There’s a reason blackberry wine has been made in home kitchens for centuries — the fruit is loaded with natural sugar, deep color, and enough tannin to give a light-bodied wine real backbone without any fuss. This version leans sweet and bright, letting the berry’s jammy, slightly tart character do the heavy lifting. It’s a slow build: five months of patient waiting before you even think about bottling, and another six to twelve before the wine really finds itself. Good things, and all that.

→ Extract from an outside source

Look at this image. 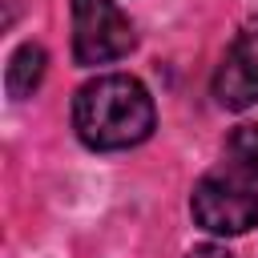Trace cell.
<instances>
[{"label":"cell","mask_w":258,"mask_h":258,"mask_svg":"<svg viewBox=\"0 0 258 258\" xmlns=\"http://www.w3.org/2000/svg\"><path fill=\"white\" fill-rule=\"evenodd\" d=\"M137 32L129 16L113 0H73V60L77 64H109L129 56Z\"/></svg>","instance_id":"7a4b0ae2"},{"label":"cell","mask_w":258,"mask_h":258,"mask_svg":"<svg viewBox=\"0 0 258 258\" xmlns=\"http://www.w3.org/2000/svg\"><path fill=\"white\" fill-rule=\"evenodd\" d=\"M44 64H48V56H44V48L40 44H20L12 56H8V69H4V85H8V97L12 101H24V97H32L36 93V85L44 81Z\"/></svg>","instance_id":"5b68a950"},{"label":"cell","mask_w":258,"mask_h":258,"mask_svg":"<svg viewBox=\"0 0 258 258\" xmlns=\"http://www.w3.org/2000/svg\"><path fill=\"white\" fill-rule=\"evenodd\" d=\"M153 97L137 77L105 73L73 97V129L89 149H129L153 133Z\"/></svg>","instance_id":"6da1fadb"},{"label":"cell","mask_w":258,"mask_h":258,"mask_svg":"<svg viewBox=\"0 0 258 258\" xmlns=\"http://www.w3.org/2000/svg\"><path fill=\"white\" fill-rule=\"evenodd\" d=\"M214 97L222 109H234V113L258 105V20H250L226 48L214 73Z\"/></svg>","instance_id":"277c9868"},{"label":"cell","mask_w":258,"mask_h":258,"mask_svg":"<svg viewBox=\"0 0 258 258\" xmlns=\"http://www.w3.org/2000/svg\"><path fill=\"white\" fill-rule=\"evenodd\" d=\"M226 157L242 177L258 181V125H238L226 137Z\"/></svg>","instance_id":"8992f818"},{"label":"cell","mask_w":258,"mask_h":258,"mask_svg":"<svg viewBox=\"0 0 258 258\" xmlns=\"http://www.w3.org/2000/svg\"><path fill=\"white\" fill-rule=\"evenodd\" d=\"M185 258H234L226 246H214V242H206V246H194Z\"/></svg>","instance_id":"52a82bcc"},{"label":"cell","mask_w":258,"mask_h":258,"mask_svg":"<svg viewBox=\"0 0 258 258\" xmlns=\"http://www.w3.org/2000/svg\"><path fill=\"white\" fill-rule=\"evenodd\" d=\"M194 222L210 234H246L250 226H258V194L250 189V181L234 169V173H206L194 185L189 198Z\"/></svg>","instance_id":"3957f363"}]
</instances>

The beginner trap: Skipping the overnight steep means you’ll leave a lot of flavor and color locked inside the fruit and end up with a thin, pale wine.

Ingredients

  • 3 lb. blackberries, fresh or frozen
  • 2¾ lb. granulated sugar
  • 7 pints (3.5 quarts) water
  • 1 packet wine yeast (Lalvin 71B or EC-1118 work well)
  • 1 tsp. yeast nutrient

Method

  1. Wash fresh blackberries thoroughly in a colander; if using frozen, thaw completely first. Crush the berries in a large bowl, then transfer them to your primary fermentation vessel.
  2. Add the water to the crushed fruit and stir well. Cover the vessel loosely and let the mixture steep overnight at room temperature.
  3. Strain the liquid through a fine-mesh nylon bag or sieve directly onto the sugar. Discard the spent pulp.
  4. Stir the juice and sugar together until the sugar is fully dissolved.
  5. Add the yeast and yeast nutrient, stir once more, and cover the vessel loosely. Move it to a warm spot — 70–75°F — and stir the must daily for one week.
  6. After a week, transfer the wine to a secondary fermentation vessel (a dark glass carboy, or a clear one wrapped in brown paper or a dark cloth). Top up with water to the shoulder of the vessel and fit an airlock.
  7. Move the carboy to a cool, dark place — 60–65°F — and leave it undisturbed for three months.
  8. Rack the wine off the sediment into a clean vessel, refit the airlock, and let it rest for another two months.
  9. Rack once more, then bottle in dark glass. Age at least six months before tasting; one full year delivers the best result.

Why this works

The overnight steep is essentially a cold maceration — water breaks down the berry cells and pulls out anthocyanins (the pigments that give blackberries their deep purple-red color), along with flavor compounds and natural acids. Straining onto the sugar rather than adding sugar later means the sugar dissolves faster because the warm liquid acts as a solvent. Fermentation in two stages — warm primary, cool secondary — is intentional: yeast is active and hungry during the first week, so warmth speeds things up. Once the big fermentation slows, cooler temperatures encourage the yeast to work cleanly and drop sediment more efficiently, which means a clearer, better-tasting finished wine.

Notes

Frozen blackberries are an excellent choice here — freezing ruptures cell walls and actually improves juice yield, so you may get even more color and flavor than with fresh fruit. If you can’t find yeast nutrient at a homebrew shop, look for it online; Fermaid-O is a reliable grocery-adjacent brand. Wrapping a clear carboy tightly in a brown paper bag is a perfectly valid substitute for dark glass — light degrades color and flavor over a long secondary fermentation, so block it out by whatever means you have.